===== Exercise data =====

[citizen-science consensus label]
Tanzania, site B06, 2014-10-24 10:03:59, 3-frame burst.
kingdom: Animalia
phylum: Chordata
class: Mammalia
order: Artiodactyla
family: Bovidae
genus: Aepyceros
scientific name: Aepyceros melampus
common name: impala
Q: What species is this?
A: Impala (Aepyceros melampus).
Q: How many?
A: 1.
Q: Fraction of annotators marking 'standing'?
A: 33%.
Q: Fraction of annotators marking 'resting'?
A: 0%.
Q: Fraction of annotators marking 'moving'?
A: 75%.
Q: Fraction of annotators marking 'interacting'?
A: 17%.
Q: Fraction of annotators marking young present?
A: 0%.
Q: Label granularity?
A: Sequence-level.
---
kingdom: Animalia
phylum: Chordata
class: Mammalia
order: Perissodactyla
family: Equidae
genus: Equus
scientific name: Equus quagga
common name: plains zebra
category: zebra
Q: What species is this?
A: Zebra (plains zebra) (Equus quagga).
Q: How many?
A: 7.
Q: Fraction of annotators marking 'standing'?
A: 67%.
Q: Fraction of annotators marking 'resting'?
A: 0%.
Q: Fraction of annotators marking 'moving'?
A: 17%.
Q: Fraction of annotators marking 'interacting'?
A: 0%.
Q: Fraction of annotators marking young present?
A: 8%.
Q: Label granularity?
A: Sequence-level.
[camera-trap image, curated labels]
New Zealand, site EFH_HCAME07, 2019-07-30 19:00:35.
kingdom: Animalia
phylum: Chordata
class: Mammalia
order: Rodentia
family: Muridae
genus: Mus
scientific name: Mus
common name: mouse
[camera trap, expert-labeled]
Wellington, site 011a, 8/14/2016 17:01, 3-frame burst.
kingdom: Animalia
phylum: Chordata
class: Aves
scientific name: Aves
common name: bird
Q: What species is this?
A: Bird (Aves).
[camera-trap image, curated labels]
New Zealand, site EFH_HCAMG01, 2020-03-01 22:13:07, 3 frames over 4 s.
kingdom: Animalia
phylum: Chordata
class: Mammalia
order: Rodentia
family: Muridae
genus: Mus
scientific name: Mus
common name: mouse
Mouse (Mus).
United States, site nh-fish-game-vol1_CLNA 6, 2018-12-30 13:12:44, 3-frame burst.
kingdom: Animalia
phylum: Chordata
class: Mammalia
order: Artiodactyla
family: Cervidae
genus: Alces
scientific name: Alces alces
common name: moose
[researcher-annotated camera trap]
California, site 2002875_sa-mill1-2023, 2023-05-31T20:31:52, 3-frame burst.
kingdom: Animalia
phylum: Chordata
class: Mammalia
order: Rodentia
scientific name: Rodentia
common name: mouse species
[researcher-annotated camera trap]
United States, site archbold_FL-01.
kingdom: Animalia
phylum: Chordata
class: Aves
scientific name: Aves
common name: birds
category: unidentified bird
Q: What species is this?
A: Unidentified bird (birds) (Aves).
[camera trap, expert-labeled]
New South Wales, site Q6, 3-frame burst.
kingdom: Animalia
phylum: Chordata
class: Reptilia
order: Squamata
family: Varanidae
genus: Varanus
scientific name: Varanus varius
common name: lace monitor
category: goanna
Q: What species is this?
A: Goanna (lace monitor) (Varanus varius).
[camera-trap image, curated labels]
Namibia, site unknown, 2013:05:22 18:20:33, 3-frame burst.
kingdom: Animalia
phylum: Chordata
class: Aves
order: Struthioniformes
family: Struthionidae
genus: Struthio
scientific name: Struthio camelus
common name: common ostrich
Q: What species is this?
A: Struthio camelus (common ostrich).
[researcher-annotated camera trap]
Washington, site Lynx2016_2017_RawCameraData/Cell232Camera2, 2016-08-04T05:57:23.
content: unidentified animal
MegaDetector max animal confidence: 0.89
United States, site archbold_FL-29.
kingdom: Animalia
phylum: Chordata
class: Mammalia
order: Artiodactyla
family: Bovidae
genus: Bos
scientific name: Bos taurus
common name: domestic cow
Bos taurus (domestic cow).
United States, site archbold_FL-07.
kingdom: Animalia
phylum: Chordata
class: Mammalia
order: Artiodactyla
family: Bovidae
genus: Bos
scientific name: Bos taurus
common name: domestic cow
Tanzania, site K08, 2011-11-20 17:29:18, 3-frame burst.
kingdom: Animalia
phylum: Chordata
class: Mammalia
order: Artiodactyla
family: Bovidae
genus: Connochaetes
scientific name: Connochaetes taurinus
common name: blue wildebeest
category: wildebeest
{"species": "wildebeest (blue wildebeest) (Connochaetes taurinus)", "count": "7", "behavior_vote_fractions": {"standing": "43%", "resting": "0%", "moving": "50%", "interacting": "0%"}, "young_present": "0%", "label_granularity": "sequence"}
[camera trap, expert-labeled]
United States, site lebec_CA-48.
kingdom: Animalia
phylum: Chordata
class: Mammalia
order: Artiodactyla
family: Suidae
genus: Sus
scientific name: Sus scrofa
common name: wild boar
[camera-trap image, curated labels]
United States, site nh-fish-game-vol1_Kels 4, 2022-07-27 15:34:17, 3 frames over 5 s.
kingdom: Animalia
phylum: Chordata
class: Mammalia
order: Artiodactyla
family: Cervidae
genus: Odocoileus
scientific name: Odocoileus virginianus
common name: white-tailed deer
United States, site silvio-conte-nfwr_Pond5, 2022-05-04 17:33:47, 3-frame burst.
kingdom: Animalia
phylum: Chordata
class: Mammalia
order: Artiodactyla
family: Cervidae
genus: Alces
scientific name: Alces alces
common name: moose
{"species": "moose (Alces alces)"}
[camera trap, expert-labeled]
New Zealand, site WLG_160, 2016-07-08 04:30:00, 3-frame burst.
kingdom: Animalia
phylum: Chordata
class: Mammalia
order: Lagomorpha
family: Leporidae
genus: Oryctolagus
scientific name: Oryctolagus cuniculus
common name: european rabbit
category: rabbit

=====

Exercise aim: Return each line of the entries that holds the string "category".

The completed task:
category: zebra
category: unidentified bird
category: goanna
category: wildebeest
category: rabbit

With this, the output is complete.